→ **SUPPLIED DATA**
────────
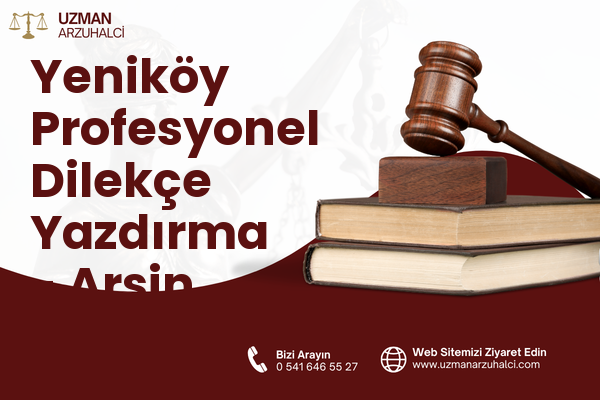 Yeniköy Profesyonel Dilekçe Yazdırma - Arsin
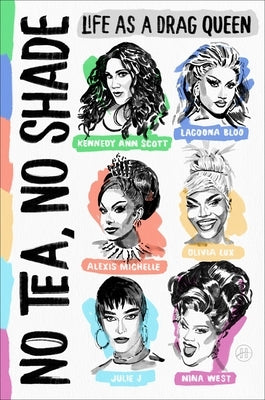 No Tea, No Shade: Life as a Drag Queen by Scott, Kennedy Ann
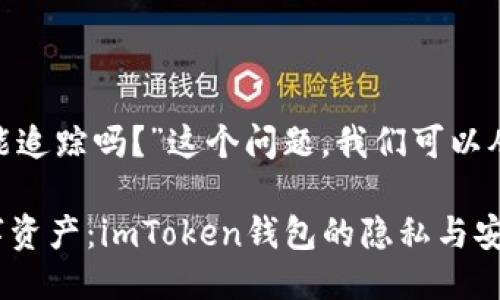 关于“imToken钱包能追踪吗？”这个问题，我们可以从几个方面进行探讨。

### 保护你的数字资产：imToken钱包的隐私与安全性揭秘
────────
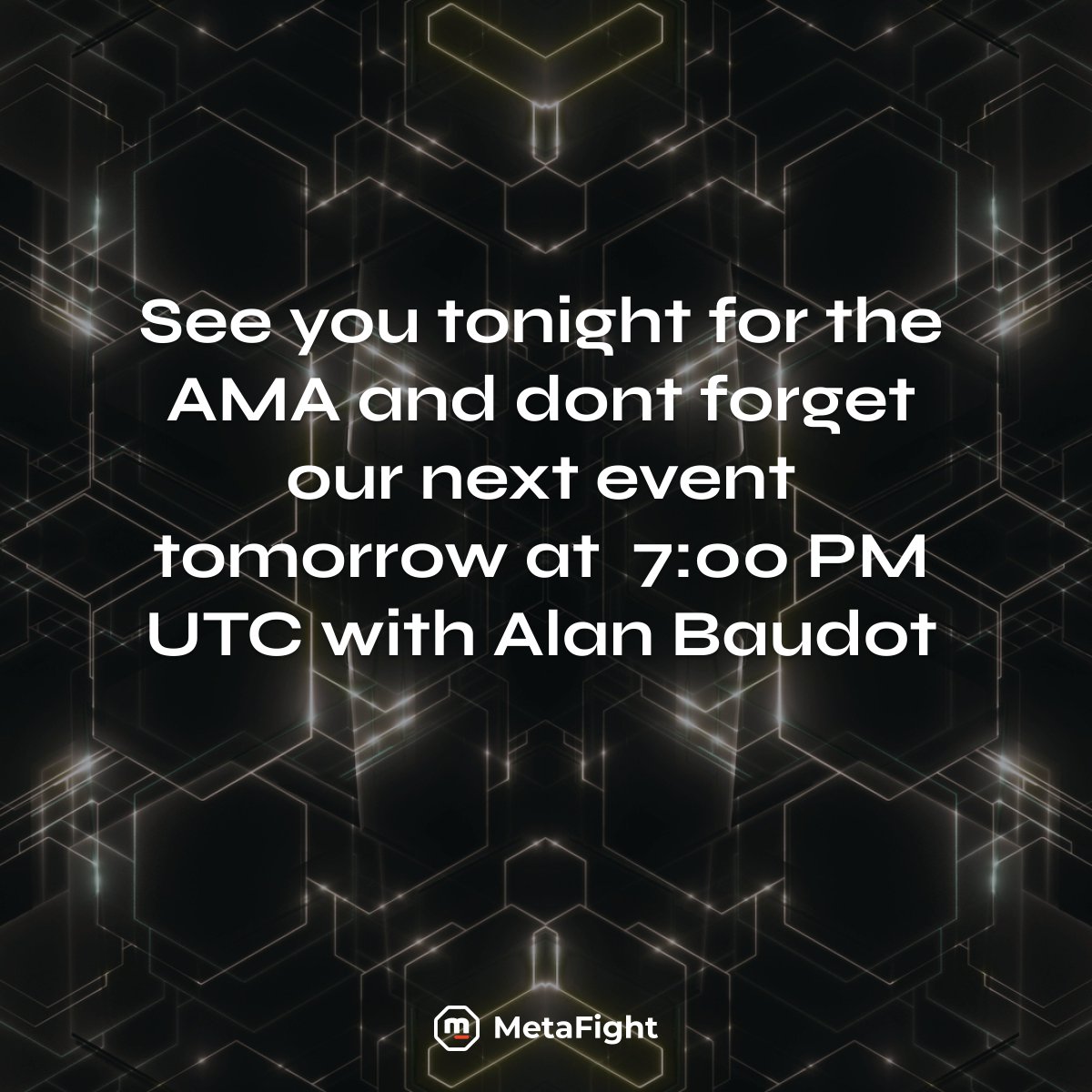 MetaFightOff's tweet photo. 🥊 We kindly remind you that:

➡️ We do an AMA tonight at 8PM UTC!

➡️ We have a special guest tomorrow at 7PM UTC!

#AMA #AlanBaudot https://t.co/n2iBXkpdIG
────────
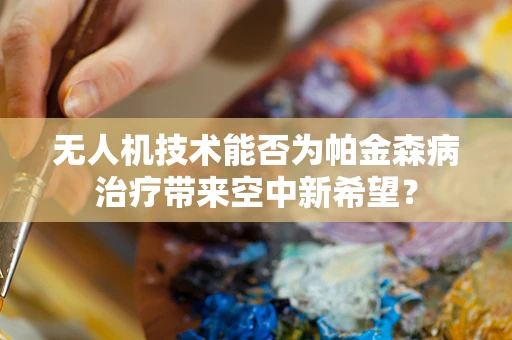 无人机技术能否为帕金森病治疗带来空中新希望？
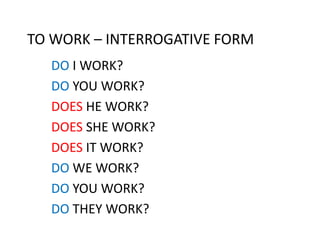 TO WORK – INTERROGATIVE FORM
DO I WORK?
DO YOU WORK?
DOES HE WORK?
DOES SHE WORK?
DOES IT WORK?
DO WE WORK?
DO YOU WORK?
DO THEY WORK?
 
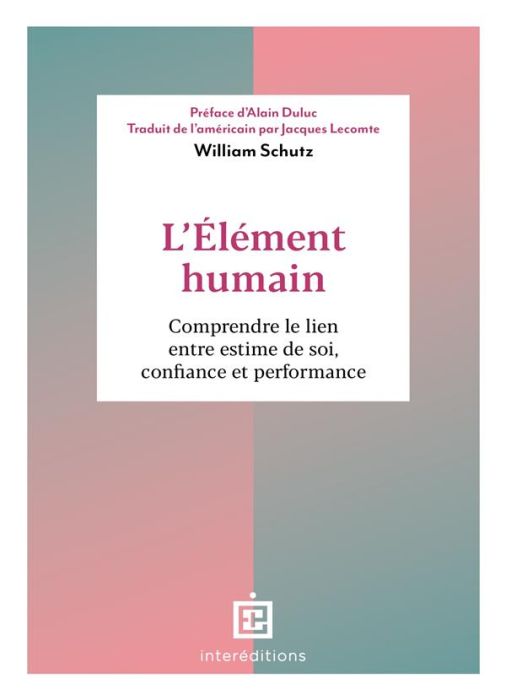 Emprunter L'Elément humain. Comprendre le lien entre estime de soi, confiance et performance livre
────────
→ **WORK INSTRUCTIONS**
Lines wanted from the entries above: the one with "DO WE WORK?", the one with "Emprunter L'Elément humain.", and all lines between. Please copy them exactly, without the pictures and without anything else.

→ **YOUR RESPONSE**
DO WE WORK?
DO YOU WORK?
DO THEY WORK?
 
 Emprunter L'Elément humain. Comprendre le lien entre estime de soi, confiance et performance livre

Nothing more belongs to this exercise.